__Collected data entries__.
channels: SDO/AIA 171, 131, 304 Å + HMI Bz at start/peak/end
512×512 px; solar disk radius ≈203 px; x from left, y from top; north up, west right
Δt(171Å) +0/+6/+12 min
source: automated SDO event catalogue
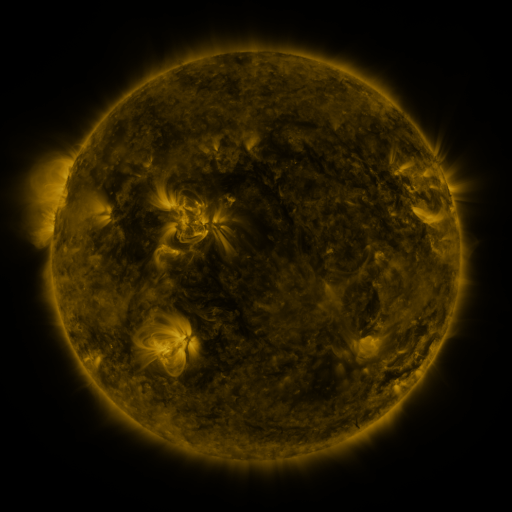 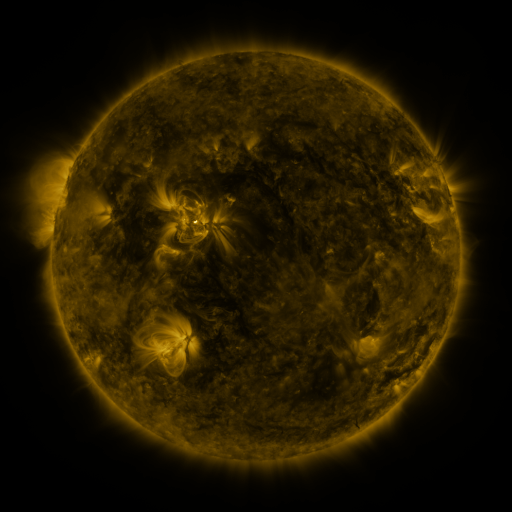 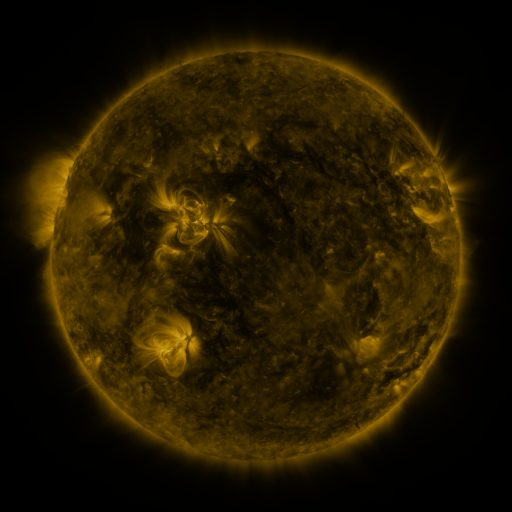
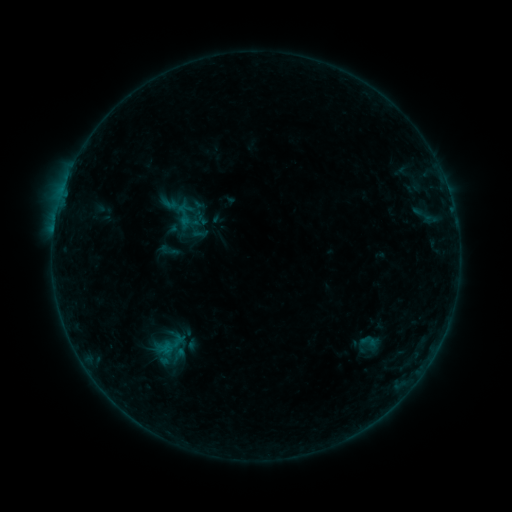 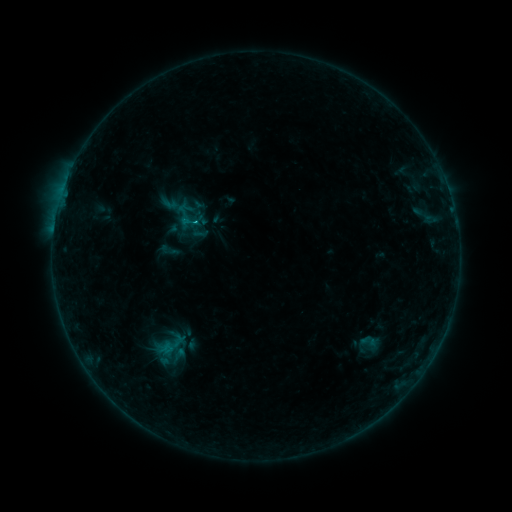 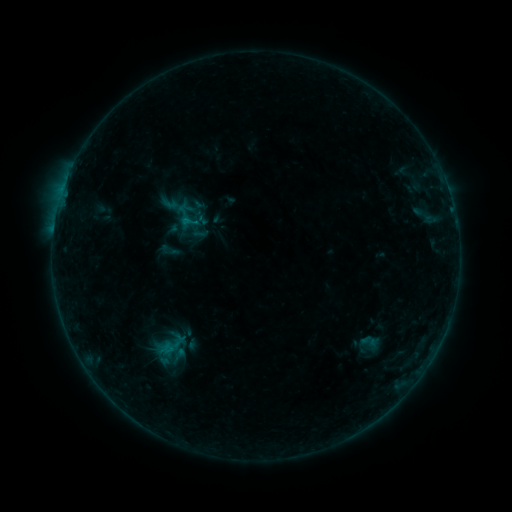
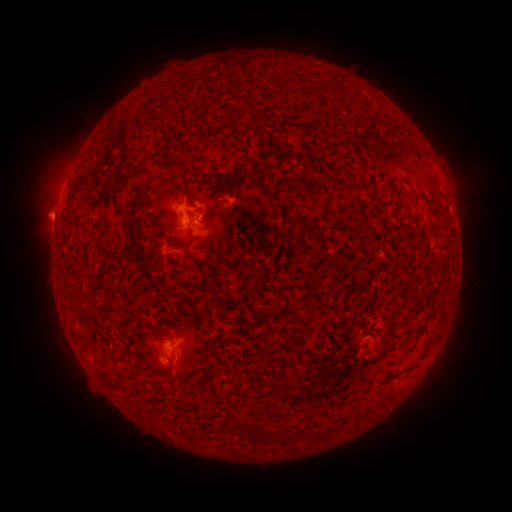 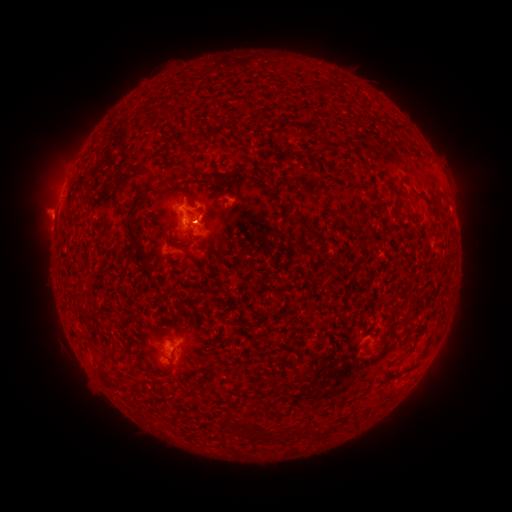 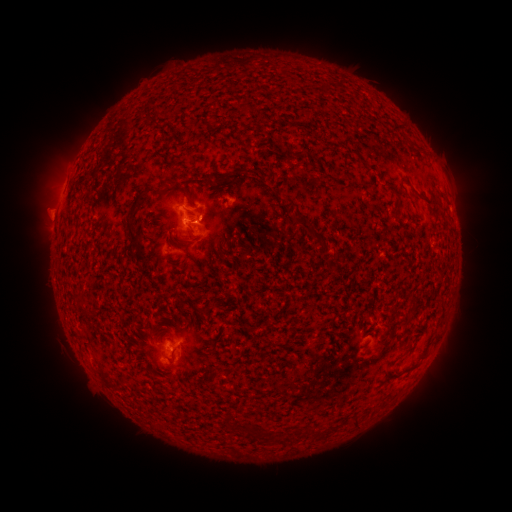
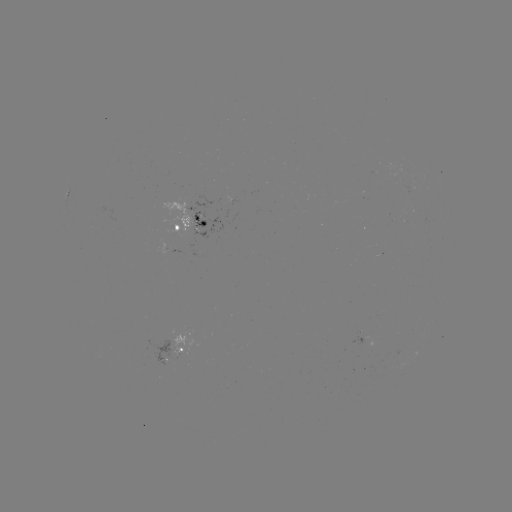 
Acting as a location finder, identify B7.4 flare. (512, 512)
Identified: (188, 222).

__ASSIGNMENT__. Make a word-for-word copy of the entries, without any pictures.

__RESPONSE AREA__.
channels: SDO/AIA 171, 131, 304 Å + HMI Bz at start/peak/end
512×512 px; solar disk radius ≈203 px; x from left, y from top; north up, west right
Δt(171Å) +0/+6/+12 min
source: automated SDO event catalogue
Acting as a location finder, identify B7.4 flare. (512, 512)
Identified: (188, 222).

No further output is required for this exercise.